_Goal_
The data below must be copied in full and without any change.

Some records

++++++++

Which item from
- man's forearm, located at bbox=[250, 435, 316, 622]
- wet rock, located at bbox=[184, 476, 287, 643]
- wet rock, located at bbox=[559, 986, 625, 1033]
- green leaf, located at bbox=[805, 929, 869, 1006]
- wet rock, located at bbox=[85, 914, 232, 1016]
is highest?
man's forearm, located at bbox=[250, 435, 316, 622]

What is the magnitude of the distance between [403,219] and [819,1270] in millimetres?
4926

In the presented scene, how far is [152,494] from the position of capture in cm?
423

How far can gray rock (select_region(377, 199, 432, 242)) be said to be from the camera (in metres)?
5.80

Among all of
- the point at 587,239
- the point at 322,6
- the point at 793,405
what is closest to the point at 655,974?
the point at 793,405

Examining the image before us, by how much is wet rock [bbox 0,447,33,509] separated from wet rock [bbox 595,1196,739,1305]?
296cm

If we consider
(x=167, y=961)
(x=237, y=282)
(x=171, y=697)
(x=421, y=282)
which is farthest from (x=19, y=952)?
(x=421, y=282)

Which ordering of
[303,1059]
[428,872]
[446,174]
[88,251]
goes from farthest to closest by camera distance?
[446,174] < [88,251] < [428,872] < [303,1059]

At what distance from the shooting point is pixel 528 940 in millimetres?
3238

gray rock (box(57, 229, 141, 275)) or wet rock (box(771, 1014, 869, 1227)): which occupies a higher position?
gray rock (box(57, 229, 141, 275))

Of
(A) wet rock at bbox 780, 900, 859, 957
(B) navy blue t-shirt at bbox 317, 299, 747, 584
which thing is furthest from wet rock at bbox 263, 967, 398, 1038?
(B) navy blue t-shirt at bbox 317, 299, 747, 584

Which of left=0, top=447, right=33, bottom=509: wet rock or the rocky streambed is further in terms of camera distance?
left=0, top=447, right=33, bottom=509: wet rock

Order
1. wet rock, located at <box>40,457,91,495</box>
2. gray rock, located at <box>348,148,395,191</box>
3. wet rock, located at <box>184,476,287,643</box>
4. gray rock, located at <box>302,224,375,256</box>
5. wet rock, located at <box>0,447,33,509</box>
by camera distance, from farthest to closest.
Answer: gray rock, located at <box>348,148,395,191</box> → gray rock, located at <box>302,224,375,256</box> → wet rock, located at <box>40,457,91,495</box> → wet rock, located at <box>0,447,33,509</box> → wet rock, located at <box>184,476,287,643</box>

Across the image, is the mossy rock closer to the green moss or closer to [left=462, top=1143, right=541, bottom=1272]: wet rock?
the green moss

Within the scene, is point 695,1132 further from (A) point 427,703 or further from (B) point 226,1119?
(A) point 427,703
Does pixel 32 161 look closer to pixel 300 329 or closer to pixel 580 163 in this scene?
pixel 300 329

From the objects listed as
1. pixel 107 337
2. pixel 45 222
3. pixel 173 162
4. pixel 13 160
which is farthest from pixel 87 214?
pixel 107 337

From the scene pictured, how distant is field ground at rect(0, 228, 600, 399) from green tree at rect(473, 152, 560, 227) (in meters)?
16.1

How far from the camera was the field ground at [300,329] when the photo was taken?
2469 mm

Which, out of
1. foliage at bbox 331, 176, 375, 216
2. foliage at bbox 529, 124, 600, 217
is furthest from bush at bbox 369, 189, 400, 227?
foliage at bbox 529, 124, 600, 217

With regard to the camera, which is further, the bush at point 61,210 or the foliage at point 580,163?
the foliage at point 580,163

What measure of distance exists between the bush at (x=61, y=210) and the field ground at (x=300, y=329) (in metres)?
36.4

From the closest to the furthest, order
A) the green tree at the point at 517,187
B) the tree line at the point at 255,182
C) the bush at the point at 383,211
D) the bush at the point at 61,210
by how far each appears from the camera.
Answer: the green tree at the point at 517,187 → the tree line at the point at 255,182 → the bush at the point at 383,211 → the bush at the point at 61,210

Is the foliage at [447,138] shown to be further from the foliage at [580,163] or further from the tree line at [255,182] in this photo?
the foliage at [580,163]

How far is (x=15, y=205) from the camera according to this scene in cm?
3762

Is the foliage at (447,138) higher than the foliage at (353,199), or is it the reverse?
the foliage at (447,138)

++++++++

_Response for this exercise_
Which item from
- man's forearm, located at bbox=[250, 435, 316, 622]
- wet rock, located at bbox=[184, 476, 287, 643]
- wet rock, located at bbox=[559, 986, 625, 1033]
- green leaf, located at bbox=[805, 929, 869, 1006]
- wet rock, located at bbox=[85, 914, 232, 1016]
is highest?
man's forearm, located at bbox=[250, 435, 316, 622]

What is the magnitude of the distance between [403,219] and [819,1270] in millimetres?
4926

In the presented scene, how far is [152,494] from the position of capture in cm?
423

How far can gray rock (select_region(377, 199, 432, 242)) be said to be from the camera (in metres)?
5.80

Among all of
- the point at 587,239
- the point at 322,6
- the point at 793,405
what is closest to the point at 655,974?
the point at 793,405

Examining the image before us, by how much is wet rock [bbox 0,447,33,509] separated from wet rock [bbox 595,1196,739,1305]?
296cm

If we consider
(x=167, y=961)
(x=237, y=282)
(x=171, y=697)
(x=421, y=282)
which is farthest from (x=19, y=952)?
(x=421, y=282)

Which ordering of
[303,1059]
[428,872]
[446,174]
[88,251]
goes from farthest to closest by camera distance?
[446,174] < [88,251] < [428,872] < [303,1059]

At what distance from the shooting point is pixel 528 940 in millimetres?
3238

gray rock (box(57, 229, 141, 275)) or wet rock (box(771, 1014, 869, 1227)): which occupies a higher position?
gray rock (box(57, 229, 141, 275))

Of
(A) wet rock at bbox 780, 900, 859, 957
(B) navy blue t-shirt at bbox 317, 299, 747, 584
which thing is furthest from wet rock at bbox 263, 967, 398, 1038?
(B) navy blue t-shirt at bbox 317, 299, 747, 584

Which of left=0, top=447, right=33, bottom=509: wet rock or the rocky streambed is further in terms of camera distance?
left=0, top=447, right=33, bottom=509: wet rock

Order
1. wet rock, located at <box>40,457,91,495</box>
2. gray rock, located at <box>348,148,395,191</box>
3. wet rock, located at <box>184,476,287,643</box>
4. gray rock, located at <box>302,224,375,256</box>
5. wet rock, located at <box>0,447,33,509</box>
by camera distance, from farthest to closest.
Answer: gray rock, located at <box>348,148,395,191</box> → gray rock, located at <box>302,224,375,256</box> → wet rock, located at <box>40,457,91,495</box> → wet rock, located at <box>0,447,33,509</box> → wet rock, located at <box>184,476,287,643</box>

Across the image, is the mossy rock closer to the green moss or closer to [left=462, top=1143, right=541, bottom=1272]: wet rock?
the green moss

Within the scene, is point 695,1132 further from (A) point 427,703 or further from (B) point 226,1119?
(A) point 427,703
Does pixel 32 161 look closer to pixel 300 329 or closer to pixel 580 163 in this scene?
pixel 300 329

From the objects listed as
1. pixel 107 337
2. pixel 45 222
3. pixel 173 162
4. pixel 13 160
which is farthest from pixel 87 214?
pixel 107 337

From the scene pictured, how distant is field ground at rect(0, 228, 600, 399) from green tree at rect(473, 152, 560, 227) (in meters)?
16.1

How far from the camera was the field ground at [300,329] when the photo was taken?
2469 mm

Which, out of
1. foliage at bbox 331, 176, 375, 216
2. foliage at bbox 529, 124, 600, 217
is furthest from bush at bbox 369, 189, 400, 227?
foliage at bbox 529, 124, 600, 217

With regard to the camera, which is further, the bush at point 61,210 or the foliage at point 580,163?
the foliage at point 580,163

What measure of distance exists between the bush at (x=61, y=210) and the field ground at (x=300, y=329) (in metres)?
36.4

From the closest to the furthest, order
A) the green tree at the point at 517,187
B) the tree line at the point at 255,182
C) the bush at the point at 383,211
D) the bush at the point at 61,210
by how far each appears from the camera.
Answer: the green tree at the point at 517,187 → the tree line at the point at 255,182 → the bush at the point at 383,211 → the bush at the point at 61,210

Is the foliage at [447,138] shown to be further from the foliage at [580,163] or further from the tree line at [255,182] in this photo?
the foliage at [580,163]

How far is (x=15, y=205) from the camera according to this scene in cm?
3762

Is the foliage at (447,138) higher than the foliage at (353,199), or is it the reverse?
the foliage at (447,138)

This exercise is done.